Blok Teks
● ● ●

Haru Biru CINTA yang Tumbuh di Dasar Hati

THAILAND identik dengan film horor. Itulah kesan yang selama ini tertanam di benakku. Tapi setelah menyaksikan film Crazy Little Thing Called Love, aku harus merevisi gambaran tersebut. Film yang barusan kutonton ini adalah jenis film romantis, mengharu-biru, dan menguras air mata bahagia. Pantas saja jika film ini dinobatkan sebagai film terlaris dan terromantis di Thailand pada tahun 2010.

Menyaksikan film ini, serasa menyaksikan film Ada Apa dengan Cinta? yang dibintangi Dian Sastro dan Nicholas Saputra. Kisahnya rada-rada mirip. Tentang persahabatan di masa sekolah menengah, kemudian ada cinta yang tidak sempat terucapkan, namun tumbuh mengakar hingga ke dasar hati, namun tak pernah bisa terucap. Mereka tak saling tahu betapa kuatnya gejolak cinta itu. Satu pihak menutup diri, lebih suka menyaksikan dari kejauhan, hingga akhirnya cinta itu harus menjauh.

Dan suatu hari, keduanya kembali dipertemukan. Kali ini cinta memenangkan hati keduanya. Setelah sedih yang menikan-nikam, kini bahagia yang memekar dan membuncah. Kita menyaksikan indahnya cinta yang mempertemukan. Dengan segera kita bisa menarik konklusi bahwa setelahnya cinta akan tumbuh hingga sebuah kembang merah yang indah menghiasi pucuk tanaman tersebut.

● ● ●

Cuplikan Data

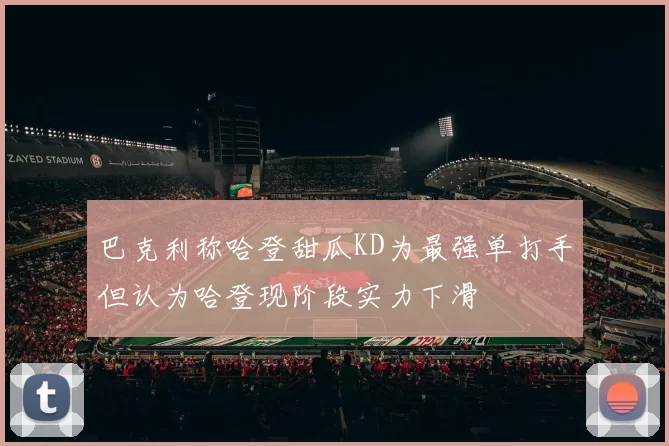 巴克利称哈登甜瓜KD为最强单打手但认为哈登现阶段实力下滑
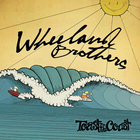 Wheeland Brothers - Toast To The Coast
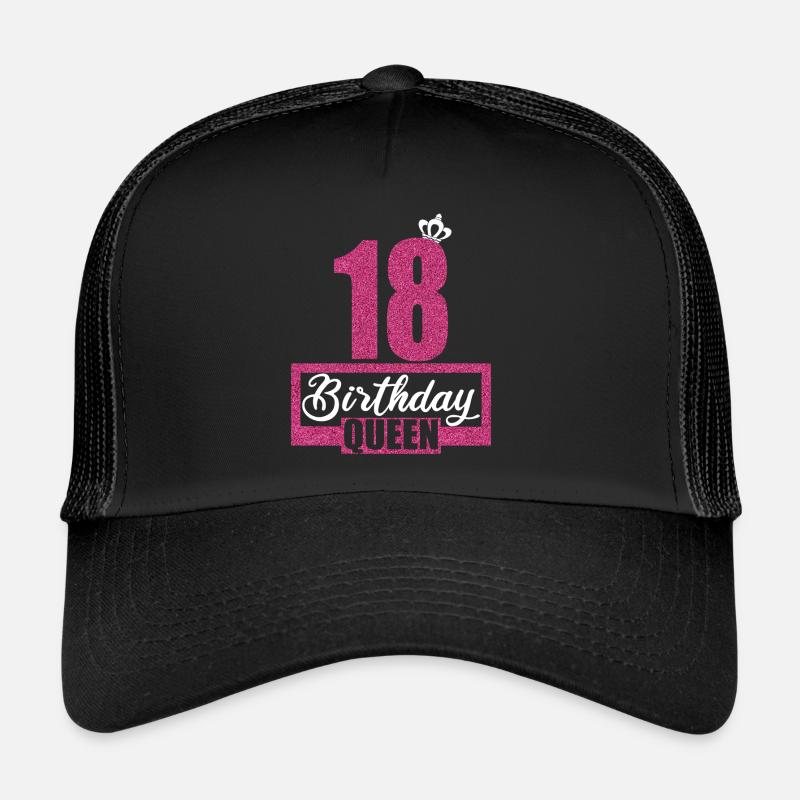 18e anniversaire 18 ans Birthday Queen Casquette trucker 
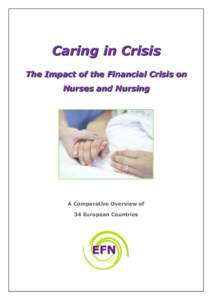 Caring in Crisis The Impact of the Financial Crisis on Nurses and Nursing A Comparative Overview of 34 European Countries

● ● ●

Latihan 1
Jawablah pertanyaan berikut berdasarkan ulasan film.
(a) Thailand identik dengan jenis film apa?
(b) Ketika keduanya kembali dipertemukan, apa yang memenangkan hati mereka?
(c) Siapa saja pemeran film Ada Apa dengan Cinta? yang disebutkan?
Latihan 2
Sebutkan semua sifat yang diberikan ulasan film kepada film Crazy Little Thing Called Love dalam kalimat yang diawali "Film yang barusan kutonton ini".
Latihan 3
Lanjutkan ulasan film tentang Crazy Little Thing Called Love setelah kalimat terakhirnya.
Daftar tersebut merupakan bahan tersendiri yang terpisah dari ulasan film.

Jawaban Tertulis 1
(a) Film horor.
(b) Cinta.
(c) Dian Sastro dan Nicholas Saputra.

Jawaban Tertulis 2
Romantis, mengharu-biru, dan menguras air mata bahagia.

Jawaban Tertulis 3
Mulanya aku tak begitu tertarik sebab genre film Thailand cukup kuhapal. Akan tetapi setelah menyaksikan resensi yang dibuat istriku (baca DI SINI), aku mulai merevisi image yang terlanjur melekat di benak. Ternyata sineas Thailand pandai juga membuat film yang ada nuansa komedi, dan penuh adegan mengharukan.

Satu-satunya kerikil (untuk tidak menyebutnya kelemahan) dalam film ini adalah alur kisah yang lambat dan agak membosankan di awal. Terlampau banyak sisipan adegan yang tidak penting, tapi cukup efektif untuk memberi efek komedi hingga menghilangkan kebosanan. Jika kita melewati setengah jam pertama, maka kisah selanjutnya mulai masuk tanjakan, kerikil persoalan, konflik hingga konklusi pada sepuluh menit terakhir. Satu hal yang membuatku salut adalah transformasi sang gadis dari 'si buruk rupa' menjadi si cantik rupawan. Aku sendiri sempat pangling pada awalnya. Mungkin ini adalah kehebatan para tim rias (make up) di balik layar produksi film.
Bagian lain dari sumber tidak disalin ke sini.